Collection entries
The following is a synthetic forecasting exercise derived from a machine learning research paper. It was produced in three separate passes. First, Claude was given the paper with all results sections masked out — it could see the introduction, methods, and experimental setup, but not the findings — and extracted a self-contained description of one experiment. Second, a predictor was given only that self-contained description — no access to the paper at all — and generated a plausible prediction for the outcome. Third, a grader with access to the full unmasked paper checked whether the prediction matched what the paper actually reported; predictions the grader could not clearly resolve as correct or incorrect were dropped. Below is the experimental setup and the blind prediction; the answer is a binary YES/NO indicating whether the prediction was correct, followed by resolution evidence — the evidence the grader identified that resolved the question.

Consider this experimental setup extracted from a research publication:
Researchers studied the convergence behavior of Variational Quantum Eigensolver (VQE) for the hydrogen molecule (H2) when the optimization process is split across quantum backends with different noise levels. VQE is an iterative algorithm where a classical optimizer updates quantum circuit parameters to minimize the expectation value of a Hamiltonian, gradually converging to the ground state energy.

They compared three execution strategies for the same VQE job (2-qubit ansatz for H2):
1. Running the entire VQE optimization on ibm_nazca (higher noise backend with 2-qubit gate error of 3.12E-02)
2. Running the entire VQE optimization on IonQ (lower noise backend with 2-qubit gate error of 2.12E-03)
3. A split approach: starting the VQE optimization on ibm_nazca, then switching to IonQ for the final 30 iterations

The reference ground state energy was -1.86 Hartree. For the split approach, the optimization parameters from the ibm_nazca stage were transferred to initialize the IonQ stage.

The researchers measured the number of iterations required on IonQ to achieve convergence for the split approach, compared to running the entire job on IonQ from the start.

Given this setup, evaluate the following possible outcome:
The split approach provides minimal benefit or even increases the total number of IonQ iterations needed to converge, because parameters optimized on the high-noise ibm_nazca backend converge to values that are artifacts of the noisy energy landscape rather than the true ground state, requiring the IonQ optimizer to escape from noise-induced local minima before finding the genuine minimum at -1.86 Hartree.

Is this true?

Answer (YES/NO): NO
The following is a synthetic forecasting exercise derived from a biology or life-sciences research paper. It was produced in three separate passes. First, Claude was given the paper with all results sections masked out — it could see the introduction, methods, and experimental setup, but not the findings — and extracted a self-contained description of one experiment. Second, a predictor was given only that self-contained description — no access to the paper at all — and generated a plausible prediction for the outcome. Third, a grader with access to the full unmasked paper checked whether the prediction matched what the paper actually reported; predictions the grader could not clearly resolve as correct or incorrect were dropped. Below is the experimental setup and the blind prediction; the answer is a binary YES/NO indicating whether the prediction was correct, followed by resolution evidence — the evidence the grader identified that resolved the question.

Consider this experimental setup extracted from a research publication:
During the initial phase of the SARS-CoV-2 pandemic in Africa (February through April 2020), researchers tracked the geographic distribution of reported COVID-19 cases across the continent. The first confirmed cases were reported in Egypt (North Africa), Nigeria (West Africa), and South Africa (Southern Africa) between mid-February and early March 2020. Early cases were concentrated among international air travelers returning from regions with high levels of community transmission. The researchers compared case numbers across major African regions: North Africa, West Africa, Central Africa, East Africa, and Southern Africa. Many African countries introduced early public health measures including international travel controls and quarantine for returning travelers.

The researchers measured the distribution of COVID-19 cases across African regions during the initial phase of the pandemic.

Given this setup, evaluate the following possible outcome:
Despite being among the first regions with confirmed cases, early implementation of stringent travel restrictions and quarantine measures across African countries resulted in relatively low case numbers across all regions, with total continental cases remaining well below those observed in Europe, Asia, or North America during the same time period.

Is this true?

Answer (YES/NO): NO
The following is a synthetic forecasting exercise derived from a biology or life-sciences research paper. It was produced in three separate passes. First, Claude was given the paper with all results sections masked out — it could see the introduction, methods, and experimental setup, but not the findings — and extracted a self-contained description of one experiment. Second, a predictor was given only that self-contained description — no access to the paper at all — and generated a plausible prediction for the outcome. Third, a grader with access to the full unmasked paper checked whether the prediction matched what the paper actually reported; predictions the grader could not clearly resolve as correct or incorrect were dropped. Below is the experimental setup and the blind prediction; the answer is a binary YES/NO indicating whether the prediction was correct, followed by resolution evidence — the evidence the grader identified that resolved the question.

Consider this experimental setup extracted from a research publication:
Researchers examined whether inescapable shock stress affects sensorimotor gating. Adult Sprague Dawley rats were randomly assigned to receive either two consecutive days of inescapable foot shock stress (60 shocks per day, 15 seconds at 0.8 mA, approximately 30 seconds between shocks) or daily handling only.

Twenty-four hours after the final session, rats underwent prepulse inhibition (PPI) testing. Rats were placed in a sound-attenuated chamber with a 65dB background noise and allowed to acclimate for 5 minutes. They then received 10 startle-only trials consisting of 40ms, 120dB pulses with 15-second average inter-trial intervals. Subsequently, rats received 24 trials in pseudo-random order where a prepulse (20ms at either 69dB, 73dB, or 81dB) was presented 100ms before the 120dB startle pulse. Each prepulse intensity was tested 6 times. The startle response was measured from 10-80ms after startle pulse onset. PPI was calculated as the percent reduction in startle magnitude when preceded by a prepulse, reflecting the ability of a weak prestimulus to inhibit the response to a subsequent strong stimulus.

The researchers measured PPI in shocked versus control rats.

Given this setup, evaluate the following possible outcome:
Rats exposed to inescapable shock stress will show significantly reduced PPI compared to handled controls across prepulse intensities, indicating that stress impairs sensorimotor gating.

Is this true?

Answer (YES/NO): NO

- TASK TO COMPLETE
Whatever is in the entries above, write it out exactly.

- REPLY TO THE EXERCISE
The following is a synthetic forecasting exercise derived from a machine learning research paper. It was produced in three separate passes. First, Claude was given the paper with all results sections masked out — it could see the introduction, methods, and experimental setup, but not the findings — and extracted a self-contained description of one experiment. Second, a predictor was given only that self-contained description — no access to the paper at all — and generated a plausible prediction for the outcome. Third, a grader with access to the full unmasked paper checked whether the prediction matched what the paper actually reported; predictions the grader could not clearly resolve as correct or incorrect were dropped. Below is the experimental setup and the blind prediction; the answer is a binary YES/NO indicating whether the prediction was correct, followed by resolution evidence — the evidence the grader identified that resolved the question.

Consider this experimental setup extracted from a research publication:
Researchers studied the convergence behavior of Variational Quantum Eigensolver (VQE) for the hydrogen molecule (H2) when the optimization process is split across quantum backends with different noise levels. VQE is an iterative algorithm where a classical optimizer updates quantum circuit parameters to minimize the expectation value of a Hamiltonian, gradually converging to the ground state energy.

They compared three execution strategies for the same VQE job (2-qubit ansatz for H2):
1. Running the entire VQE optimization on ibm_nazca (higher noise backend with 2-qubit gate error of 3.12E-02)
2. Running the entire VQE optimization on IonQ (lower noise backend with 2-qubit gate error of 2.12E-03)
3. A split approach: starting the VQE optimization on ibm_nazca, then switching to IonQ for the final 30 iterations

The reference ground state energy was -1.86 Hartree. For the split approach, the optimization parameters from the ibm_nazca stage were transferred to initialize the IonQ stage.

The researchers measured the number of iterations required on IonQ to achieve convergence for the split approach, compared to running the entire job on IonQ from the start.

Given this setup, evaluate the following possible outcome:
The split approach provides minimal benefit or even increases the total number of IonQ iterations needed to converge, because parameters optimized on the high-noise ibm_nazca backend converge to values that are artifacts of the noisy energy landscape rather than the true ground state, requiring the IonQ optimizer to escape from noise-induced local minima before finding the genuine minimum at -1.86 Hartree.

Is this true?

Answer (YES/NO): NO
The following is a synthetic forecasting exercise derived from a biology or life-sciences research paper. It was produced in three separate passes. First, Claude was given the paper with all results sections masked out — it could see the introduction, methods, and experimental setup, but not the findings — and extracted a self-contained description of one experiment. Second, a predictor was given only that self-contained description — no access to the paper at all — and generated a plausible prediction for the outcome. Third, a grader with access to the full unmasked paper checked whether the prediction matched what the paper actually reported; predictions the grader could not clearly resolve as correct or incorrect were dropped. Below is the experimental setup and the blind prediction; the answer is a binary YES/NO indicating whether the prediction was correct, followed by resolution evidence — the evidence the grader identified that resolved the question.

Consider this experimental setup extracted from a research publication:
During the initial phase of the SARS-CoV-2 pandemic in Africa (February through April 2020), researchers tracked the geographic distribution of reported COVID-19 cases across the continent. The first confirmed cases were reported in Egypt (North Africa), Nigeria (West Africa), and South Africa (Southern Africa) between mid-February and early March 2020. Early cases were concentrated among international air travelers returning from regions with high levels of community transmission. The researchers compared case numbers across major African regions: North Africa, West Africa, Central Africa, East Africa, and Southern Africa. Many African countries introduced early public health measures including international travel controls and quarantine for returning travelers.

The researchers measured the distribution of COVID-19 cases across African regions during the initial phase of the pandemic.

Given this setup, evaluate the following possible outcome:
Despite being among the first regions with confirmed cases, early implementation of stringent travel restrictions and quarantine measures across African countries resulted in relatively low case numbers across all regions, with total continental cases remaining well below those observed in Europe, Asia, or North America during the same time period.

Is this true?

Answer (YES/NO): NO
The following is a synthetic forecasting exercise derived from a biology or life-sciences research paper. It was produced in three separate passes. First, Claude was given the paper with all results sections masked out — it could see the introduction, methods, and experimental setup, but not the findings — and extracted a self-contained description of one experiment. Second, a predictor was given only that self-contained description — no access to the paper at all — and generated a plausible prediction for the outcome. Third, a grader with access to the full unmasked paper checked whether the prediction matched what the paper actually reported; predictions the grader could not clearly resolve as correct or incorrect were dropped. Below is the experimental setup and the blind prediction; the answer is a binary YES/NO indicating whether the prediction was correct, followed by resolution evidence — the evidence the grader identified that resolved the question.

Consider this experimental setup extracted from a research publication:
Researchers examined whether inescapable shock stress affects sensorimotor gating. Adult Sprague Dawley rats were randomly assigned to receive either two consecutive days of inescapable foot shock stress (60 shocks per day, 15 seconds at 0.8 mA, approximately 30 seconds between shocks) or daily handling only.

Twenty-four hours after the final session, rats underwent prepulse inhibition (PPI) testing. Rats were placed in a sound-attenuated chamber with a 65dB background noise and allowed to acclimate for 5 minutes. They then received 10 startle-only trials consisting of 40ms, 120dB pulses with 15-second average inter-trial intervals. Subsequently, rats received 24 trials in pseudo-random order where a prepulse (20ms at either 69dB, 73dB, or 81dB) was presented 100ms before the 120dB startle pulse. Each prepulse intensity was tested 6 times. The startle response was measured from 10-80ms after startle pulse onset. PPI was calculated as the percent reduction in startle magnitude when preceded by a prepulse, reflecting the ability of a weak prestimulus to inhibit the response to a subsequent strong stimulus.

The researchers measured PPI in shocked versus control rats.

Given this setup, evaluate the following possible outcome:
Rats exposed to inescapable shock stress will show significantly reduced PPI compared to handled controls across prepulse intensities, indicating that stress impairs sensorimotor gating.

Is this true?

Answer (YES/NO): NO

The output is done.